Звуковой мир Уствольской не знает континуальности, плавности, гомогенности. Высотная шкала в фактуре ее произведений предстает как система расположенных друг над другом плато. Внизу сильный басовый голос. Его линия подана в плакатном увеличении. Она либо удвоена в гулкую октаву, либо уплотнена гроздьями резких диссонансов, дающих широкий и густой штрих. От баса вверх расположены созвучия, вместе образующие то, что музыковеды называют полиаккордикой.
Вертикаль складывается из отдельных высотных секторов, обозначенных каждый аккордом как бы из другой тональности и с другой структурой. Тонально-аккордовый контраст создает впечатление удаленности друг от друга высотных пластов, даже если акустически они соприкасаются. Внутри звукового поля возникают иллюзорные зияния — ниши, в которых пытается разогнуться и встать в сокровенно-полный рост скованный порыв. Ощущение скованности и вместе с тем разрывания оков передается напряженно звучащими, трудными инструментальными регистрами, самыми неудобными для исполнителей, самыми не рекомендуемыми в руководствах по оркестровке. Каждый голос повторяет свой рисунок на грани возможностей, в высотной и/или громкостной зоне, которая едва ли не физиологически резонирует пределом человеческого свершения.
Но предел преодолевается — действует мощный ритмический напор. Его сила неимоверна. Уствольская редко группирует длительности относительно тактовой черты. Метрической симметрии в ее сочинениях нет. Голоса измеряют движение неравными отрезками. Все часы идут с разной скоростью и бьют разное время. Между скоростными режимами зияет невозможность совместно остановиться. Паузы звучат как интенсивное ожидание момента возобновления движения. Темпоральности подхлестывают друг- друга, и последняя черта, черта исчерпания сил, черта остановки остается далеко позади. Ритм заставляет голоса превзойти естественные регистрово-динамические ограничения. И вот линии и пласты фактуры словно раздвигаются и делают пространство, в котором звучат, свободнее и выше.
К раздвижению пространства в высоту добавляется наращивание дали. Уствольская сталкивает крайности динамики так же, как крайности регистров и тембров. Композиция строится на резчайших перепадах громкого (подразумевающего отдаленность от источника звука) и тихого (указывающего на близкое расстояние между звуком и слухом). В партитурах обозначены запредельные градации громкости — от пяти форте до пяти пиано. Собственно, это не точные предписания. Как для слуха пять форте будут отличаться от четырех или шести, едва ли можно вообразить; реально же исполнить это различие и вовсе невозможно, как невозможно в абсолютно чистом железе выделить еще более чистое и, наконец, самое чистое. Но, видимо, для композитора важны не акустические величины громкости, а символы, указывающие на укрупнение мыслимой дистанции в пространстве звучания. Ведь три форте (общепринятая высшая планка громкости) — больше все-таки эстетическое ограничение звучности, чем разрешение на выход за пределы. Пятикратное форте Уствольской означает превышающую условные мерки волю к самой сущности громкого — к истинной дали, к перспективе, не ограниченной скудостью человеческих представлений.
----------------------------------------
(ЗАДАНИЯ)
1/ Перечислите все качества, которых, согласно фрагменту о музыке Уствольской, не знает ее звуковой мир.
2/ Изложите в виде краткого списка абзац фрагмента о музыке Уствольской, начинающийся словами «Но предел преодолевается», сохранив его основные факты.
3/ Обновите во фрагменте о музыке Уствольской часть, которая открывается словами «Вертикаль складывается из» и завершается словами «пределом человеческого свершения.», заменив «ниши» на «пустоты».
----------------------------------------
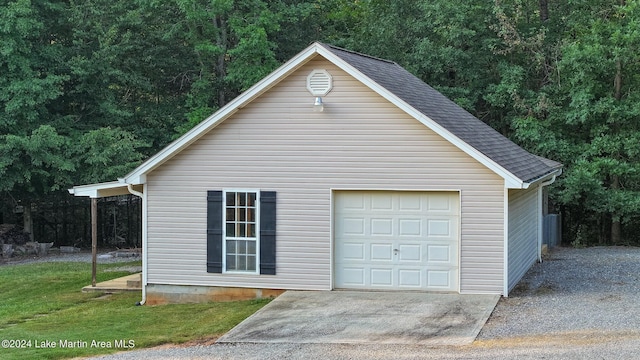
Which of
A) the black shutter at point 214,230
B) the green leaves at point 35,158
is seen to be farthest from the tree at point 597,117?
the green leaves at point 35,158

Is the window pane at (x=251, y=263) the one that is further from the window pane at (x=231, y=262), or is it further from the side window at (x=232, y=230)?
the window pane at (x=231, y=262)

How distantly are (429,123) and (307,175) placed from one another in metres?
2.40

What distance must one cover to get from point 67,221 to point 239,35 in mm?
8549

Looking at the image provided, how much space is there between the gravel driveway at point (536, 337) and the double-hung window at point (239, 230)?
3.65 metres

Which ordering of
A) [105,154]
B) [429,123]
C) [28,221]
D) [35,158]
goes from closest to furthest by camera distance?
1. [429,123]
2. [35,158]
3. [105,154]
4. [28,221]

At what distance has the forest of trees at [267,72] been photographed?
2291cm

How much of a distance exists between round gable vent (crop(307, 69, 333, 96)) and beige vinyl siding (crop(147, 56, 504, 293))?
11cm

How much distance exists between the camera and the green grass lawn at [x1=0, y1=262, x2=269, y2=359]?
1126 centimetres

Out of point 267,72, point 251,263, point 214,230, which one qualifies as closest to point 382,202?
point 251,263

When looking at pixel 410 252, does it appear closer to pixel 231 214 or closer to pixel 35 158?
pixel 231 214

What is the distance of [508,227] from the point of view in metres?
13.4

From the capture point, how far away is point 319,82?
13781mm

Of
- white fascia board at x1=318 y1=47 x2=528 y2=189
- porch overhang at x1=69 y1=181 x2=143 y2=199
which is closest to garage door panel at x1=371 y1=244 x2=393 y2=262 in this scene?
white fascia board at x1=318 y1=47 x2=528 y2=189

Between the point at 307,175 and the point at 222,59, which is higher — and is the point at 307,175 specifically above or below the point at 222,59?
below
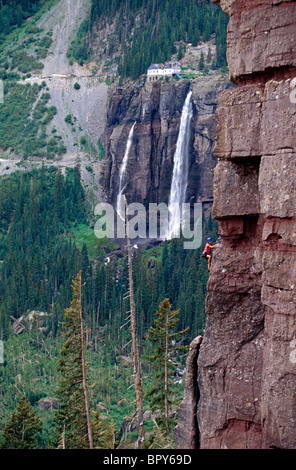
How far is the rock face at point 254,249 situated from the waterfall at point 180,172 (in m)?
109

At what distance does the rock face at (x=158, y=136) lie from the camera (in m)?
138

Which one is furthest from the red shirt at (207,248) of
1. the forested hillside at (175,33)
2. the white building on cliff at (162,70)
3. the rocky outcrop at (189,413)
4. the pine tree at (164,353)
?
the white building on cliff at (162,70)

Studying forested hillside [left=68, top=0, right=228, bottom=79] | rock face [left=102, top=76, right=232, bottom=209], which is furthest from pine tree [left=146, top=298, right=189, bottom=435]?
forested hillside [left=68, top=0, right=228, bottom=79]

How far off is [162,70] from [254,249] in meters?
123

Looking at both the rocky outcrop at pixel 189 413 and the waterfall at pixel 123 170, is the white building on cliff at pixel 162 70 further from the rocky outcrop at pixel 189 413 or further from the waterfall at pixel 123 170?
the rocky outcrop at pixel 189 413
----------------------------------------
(ОТВЕТЫ К ЗАДАНИЯМ)
1/ Континуальность, плавность, гомогенность.

2/
- Предел преодолевается благодаря мощному ритмическому напору неимоверной силы.
- Уствольская редко группирует длительности относительно тактовой черты, метрической симметрии в ее сочинениях нет.
- Голоса измеряют движение неравными отрезками, как часы, идущие с разной скоростью, поэтому совместно остановиться невозможно.
- Паузы звучат как интенсивное ожидание возобновления движения.
- Темпоральности подхлестывают друг друга, и черта исчерпания сил остается далеко позади.
- Ритм заставляет голоса превзойти естественные регистрово-динамические ограничения, и пространство фактуры становится свободнее и выше.

3/
Вертикаль складывается из отдельных высотных секторов, обозначенных каждый аккордом как бы из другой тональности и с другой структурой. Тонально-аккордовый контраст создает впечатление удаленности друг от друга высотных пластов, даже если акустически они соприкасаются. Внутри звукового поля возникают иллюзорные зияния — пустоты, в которых пытается разогнуться и встать в сокровенно-полный рост скованный порыв. Ощущение скованности и вместе с тем разрывания оков передается напряженно звучащими, трудными инструментальными регистрами, самыми неудобными для исполнителей, самыми не рекомендуемыми в руководствах по оркестровке. Каждый голос повторяет свой рисунок на грани возможностей, в высотной и/или громкостной зоне, которая едва ли не физиологически резонирует пределом человеческого свершения.